Naomi Lloyd-Jones of King’s College, London writes a guest post about her recent paper given to the ‘Parliaments, politics and people’ seminar.
I spoke at the opening seminar of the summer term on ‘Deconstructing Westminster: towards a four nations history of the Irish Home Rule crisis, c.1886-93’. My paper offered an overview of my PhD research at King’s College London, on the crisis as it happened in and impacted on Britain during the period bookended by two Gladstonian Home Rule bills. It focused on my development of a methodology that I hope will paint a comprehensive, whole-island, low-politics picture of responses to these divisive proposals for Irish self-government.
Home Rule’s cataclysmic effect on UK politics has ensured its enduring fascination among historians. As I argued in my paper, rich though the scholarship on Home Rule is, it remains overwhelmingly Anglo-centric in focus. Many existing conclusions cannot be applied outside England, or in some cases, beyond Westminster. And, in spite of recent advances in regional studies – particularly in the case of England – self-consciously ‘national’ histories of Scotland and Wales persist, into which the Irish crisis is woven, with varying degrees of emphasis and success. This is doubly problematic because much of the debate on Home Rule has centred on whether it was a policy capable of generating mass interest and, ultimately, popular support.
My paper’s core contention was that we need an alternative approach to the crisis. To be ‘British’, it must be British. It must recognise the separate histories of England, Scotland and Wales and acknowledge the complications arising from their forming a larger polity, which, together with Ireland, was represented as one and governed by a united parliament at Westminster. I considered the precedents set by the ‘New British Historians’ of the 1990s and the importance of their work on the complex interactions and interrelationships of England, Scotland and Ireland (but not, incidentally, Wales) in the early modern period. They emphasised the need to place given points in history into their ‘British’ context, and to establish a new, more complete narrative.
It was perhaps natural that those interested in constructing a ‘British’ history looked to the construction of Britain for their framework. Yet what of the history of state deconstruction – perceived or otherwise? A considerable proportion of the political elite and wider political nation believed that Prime Minister William Gladstone had threatened to shake the country’s very foundations. Contemporaries were also acutely aware of the ‘British’ dimensions of the Irish question. Concerns were raised that the Welsh and Scottish (but not the English) would be encouraged to seek self-government, and the notion that Ireland ‘blocked the way’ of matters of interest to England, Scotland and Wales featured heavily in rhetoric on both sides.
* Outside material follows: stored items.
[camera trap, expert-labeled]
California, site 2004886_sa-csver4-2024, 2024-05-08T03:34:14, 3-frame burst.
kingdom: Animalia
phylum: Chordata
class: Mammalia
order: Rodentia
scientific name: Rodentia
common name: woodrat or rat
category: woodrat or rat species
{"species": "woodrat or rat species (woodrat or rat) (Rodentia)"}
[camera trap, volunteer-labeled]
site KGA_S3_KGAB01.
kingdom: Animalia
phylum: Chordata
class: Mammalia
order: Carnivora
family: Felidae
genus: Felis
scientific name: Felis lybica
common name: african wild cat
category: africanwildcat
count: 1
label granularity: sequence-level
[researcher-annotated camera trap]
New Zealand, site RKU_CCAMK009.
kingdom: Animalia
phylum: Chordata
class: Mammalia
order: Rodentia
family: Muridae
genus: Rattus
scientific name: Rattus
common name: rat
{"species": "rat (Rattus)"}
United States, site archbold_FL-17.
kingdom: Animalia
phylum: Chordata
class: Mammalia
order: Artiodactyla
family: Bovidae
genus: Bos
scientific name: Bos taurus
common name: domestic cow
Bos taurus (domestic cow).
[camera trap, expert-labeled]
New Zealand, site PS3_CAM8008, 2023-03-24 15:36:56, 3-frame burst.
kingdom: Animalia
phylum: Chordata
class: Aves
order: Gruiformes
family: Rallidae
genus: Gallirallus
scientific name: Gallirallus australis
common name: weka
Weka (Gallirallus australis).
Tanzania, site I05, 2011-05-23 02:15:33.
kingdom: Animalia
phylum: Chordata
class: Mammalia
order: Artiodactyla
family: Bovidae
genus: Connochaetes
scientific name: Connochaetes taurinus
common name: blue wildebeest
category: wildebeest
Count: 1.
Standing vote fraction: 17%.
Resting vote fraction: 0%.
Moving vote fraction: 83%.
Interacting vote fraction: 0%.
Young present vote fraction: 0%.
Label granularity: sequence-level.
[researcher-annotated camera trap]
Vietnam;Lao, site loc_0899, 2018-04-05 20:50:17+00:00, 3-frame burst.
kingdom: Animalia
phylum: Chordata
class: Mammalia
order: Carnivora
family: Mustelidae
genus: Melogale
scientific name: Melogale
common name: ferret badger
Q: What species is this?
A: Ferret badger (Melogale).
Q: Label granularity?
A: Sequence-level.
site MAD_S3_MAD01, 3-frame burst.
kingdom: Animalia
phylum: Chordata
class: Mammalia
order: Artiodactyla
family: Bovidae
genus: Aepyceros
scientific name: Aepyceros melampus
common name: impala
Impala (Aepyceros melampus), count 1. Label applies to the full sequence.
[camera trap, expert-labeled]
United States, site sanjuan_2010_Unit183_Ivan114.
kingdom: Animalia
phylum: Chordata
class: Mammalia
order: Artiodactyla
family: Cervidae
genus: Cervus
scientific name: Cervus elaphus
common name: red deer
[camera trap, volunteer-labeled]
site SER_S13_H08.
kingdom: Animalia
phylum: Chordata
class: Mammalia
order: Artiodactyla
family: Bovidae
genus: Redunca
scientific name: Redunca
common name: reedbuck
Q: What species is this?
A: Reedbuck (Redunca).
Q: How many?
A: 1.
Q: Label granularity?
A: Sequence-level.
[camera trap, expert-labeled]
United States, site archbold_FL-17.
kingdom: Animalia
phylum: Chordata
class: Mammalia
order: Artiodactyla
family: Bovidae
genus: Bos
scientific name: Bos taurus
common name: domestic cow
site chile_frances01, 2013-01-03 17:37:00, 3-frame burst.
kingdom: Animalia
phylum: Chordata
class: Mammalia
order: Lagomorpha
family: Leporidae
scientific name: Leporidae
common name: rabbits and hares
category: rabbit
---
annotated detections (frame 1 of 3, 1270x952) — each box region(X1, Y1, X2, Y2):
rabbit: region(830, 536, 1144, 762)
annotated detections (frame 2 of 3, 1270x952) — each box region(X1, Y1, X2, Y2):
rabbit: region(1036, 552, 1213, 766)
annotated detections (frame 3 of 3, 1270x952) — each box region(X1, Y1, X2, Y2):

Structurally, a British history of the crisis needs to deconstruct the Westminster parliament as it would have stood in the event of the successful passage of a Home Rule bill. Breaking parliament down into the three nations of England, Scotland and Wales, it needs to establish what happened within each, considering separate and shared backgrounds, and determining how and why it happened. By using the same flashpoints, we are able to take the comparative approach recommended by many early modernists. We can then ask whether, by investigating similarities and disparities between reactions to and presentations of Home Rule, we can detect what we might call ‘English’, ‘Scottish’ and ‘Welsh’ narratives, unique to each. This further begs the question of the likelihood of reconstructing a ‘British’ narrative, common to England, Scotland and Wales.
As I explained, I am also keen to ascertain the extent that Home Rule, for better or worse, galvanised public opinion and the impact this had in establishing patterns of political fortunes. I have found that newspaper reports on political and public meetings offer the best possible, and most consistent, means for recovering a record of grass-roots behaviour and attitude. In order to collate and fully analyse my material, I am compiling a fully searchable database that will allow me to test relationships between data sets and explore a range of hypotheses about the crisis. This data is being mapped onto projections of the 1885 electoral boundaries, to gauge the scale and spread of reactions. I presented some examples of my work in this area.
I concluded by discussing the ways I could describe my research and by considering its potential influence on how we practise history. The Irish Home Rule crisis, impacting on Britain as a whole and on its constituent parts, serves as the ideal vehicle for launching an alternative methodology. I suggested that, at its root, a ‘British’ or ‘four nations’ history is about retrieving contemporary opinion and the best manner of doing this. This is one of the fundamental tasks asked of an historian.
Further details of Naomi’s research can be found in her article on ‘Liberalism, Scottish Nationalism and the Home Rule crisis, c.1886-93’ which will be appearing in the English Historical Review in August. A second article on ‘Liberal Unionism and Political Representation in Wales, c. 1886-1893’ is due to be published in Historical Research in 2015.